Wie der BGH in einem Urteil zu § 9 AGBG (NJW 1996, 988 = WM 1996, 205) dargelegt hat, bietet das Lastschriftverfahren erhebliche Rationalisierungsvorteile und ist spürbar kostengünstiger; die Vorteile des Lastschriftverfahrens sind für den Zahlungsempfänger offensichtlich. Diesen Vorteilen des Lastschriftverfahrens auf seiten des Zahlungsempfängers stehen auf der Gegenseite keine beachtlichen Nachteile gegenüber. Ist aber die Verpflichtung zur Teilnahme am Lastschriftverfahren rechtens, dann ist es auch zulässig, denjenigen, der am Lastschriftverfahren nicht teilnehmen will, mit einer Mehraufwandsgebühr zu belasten, es sei denn, diese ist überhöht. Das kann aber, entgegen der Ansicht der Bet. zu 1, im vorliegenden Fall nicht festgestellt werden. Der Verwalter hat bezüglich der am Lastschriftverfahren nicht teilnehmenden Mitglieder der Wohnungseigentümergemeinschaft einen erhöhten Kontrollaufwand, für dessen Ausgleich ein Betrag von monatlich 5 DM nicht unangemessen ist.
Die unter TOP 12 ferner beschlossenen "Gebühren" für Sonderleistungen der Verwaltung sind vor dem Hintergrund der am 30.10.1995 bestandskräftig beschlossenen Anlage zum Verwaltervertrag zu sehen.
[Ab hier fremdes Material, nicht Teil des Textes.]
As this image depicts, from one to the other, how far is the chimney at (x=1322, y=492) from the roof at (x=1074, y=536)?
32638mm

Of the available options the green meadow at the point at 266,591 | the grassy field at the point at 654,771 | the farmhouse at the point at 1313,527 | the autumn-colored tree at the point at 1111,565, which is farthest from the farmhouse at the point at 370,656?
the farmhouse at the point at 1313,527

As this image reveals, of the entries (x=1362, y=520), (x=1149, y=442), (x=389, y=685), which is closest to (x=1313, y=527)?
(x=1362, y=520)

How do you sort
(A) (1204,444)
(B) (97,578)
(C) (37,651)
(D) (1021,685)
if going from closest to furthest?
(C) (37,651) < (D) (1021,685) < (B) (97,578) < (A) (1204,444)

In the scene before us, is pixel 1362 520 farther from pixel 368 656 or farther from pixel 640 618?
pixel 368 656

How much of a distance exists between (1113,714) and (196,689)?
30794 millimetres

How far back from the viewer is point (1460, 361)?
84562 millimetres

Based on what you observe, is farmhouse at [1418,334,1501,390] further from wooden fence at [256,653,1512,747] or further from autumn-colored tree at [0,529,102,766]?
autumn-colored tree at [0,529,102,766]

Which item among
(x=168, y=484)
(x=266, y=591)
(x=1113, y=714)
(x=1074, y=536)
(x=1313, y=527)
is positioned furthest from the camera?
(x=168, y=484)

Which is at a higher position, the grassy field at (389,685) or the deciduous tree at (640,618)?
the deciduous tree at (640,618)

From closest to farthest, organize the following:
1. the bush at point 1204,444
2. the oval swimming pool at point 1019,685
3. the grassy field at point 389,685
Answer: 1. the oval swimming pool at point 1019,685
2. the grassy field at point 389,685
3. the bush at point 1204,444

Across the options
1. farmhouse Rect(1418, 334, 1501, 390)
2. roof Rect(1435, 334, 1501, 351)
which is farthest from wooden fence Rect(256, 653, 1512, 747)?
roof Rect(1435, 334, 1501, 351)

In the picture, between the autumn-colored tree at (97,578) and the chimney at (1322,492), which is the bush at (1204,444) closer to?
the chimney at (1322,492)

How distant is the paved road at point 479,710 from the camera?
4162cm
Darin ist grundsätzlich geregelt, daß die Bet. zu 4 für im einzelnen näher bezeichnete Zusatzleistungen eine zusätzliche Verwaltervergütung erhält. So beispielsweise für "Aufwendige Instandsetzungen: Angebotseinholung, Terminabsprache mit Handwerkern, Baubetreuung, Abschlußrechnung und Aufmaß prüfen und Gewährleistungsüberprüfung bei aufwendigen Instandhaltungen bzw. Instandsetzungen, deren Kosten 5.000 DM übersteigen: Verwaltergebühr 5 % der Bausumme + MwSt."
Durch den streitgegenständlichen Beschluß zu TOP 12 ist die Summe 5.000 DM auf 3.000 DM herabgesetzt worden. Entgegen der Auffassung des LG ist diese Änderung mit den Grundsätzen ordnungsgemäßer Verwaltung nicht zu vereinbaren. Die hier aufgeführten Leistungen sind überwiegend solche, die ohnehin zum Aufgabenkreis des Verwalters gehören. Lediglich Baubetreuung und Prüfung des Aufmaßes stellen besondere Leistungen der Verwaltung dar; aber auch insoweit ist eine Zusatzvergütung in Höhe von 5 % der Bausumme nicht schon dann angemessen, wenn die Kosten der Instandsetzungsmaßnahme 3.000 DM überschreiten. Instandsetzungen, die weniger als 5.000 DM kosten, sind nach heutigen Begriffen nicht "aufwendig", wenn man die Summe ins Verhältnis setzt zum Volumen der Wohnungseigentümergemeinschaft von rd. 22.000 DM (vgl. Wirtschaftsplan vom 21.5.1997). Für Tätigkeiten der Verwaltung bei solchen, relativ geringfügigen Maßnahmen ein Zusatzentgelt zu gewähren, entspricht vom Standpunkt eines vernünftig und wirtschaftlich denkenden Beurteilers nicht dem gemeinschaftlichen Interesse der Wohnungseigentümer (vgl. in diesem Zusammenhang auch Senat, NZM 1998, 770 [WM 1998, 681]).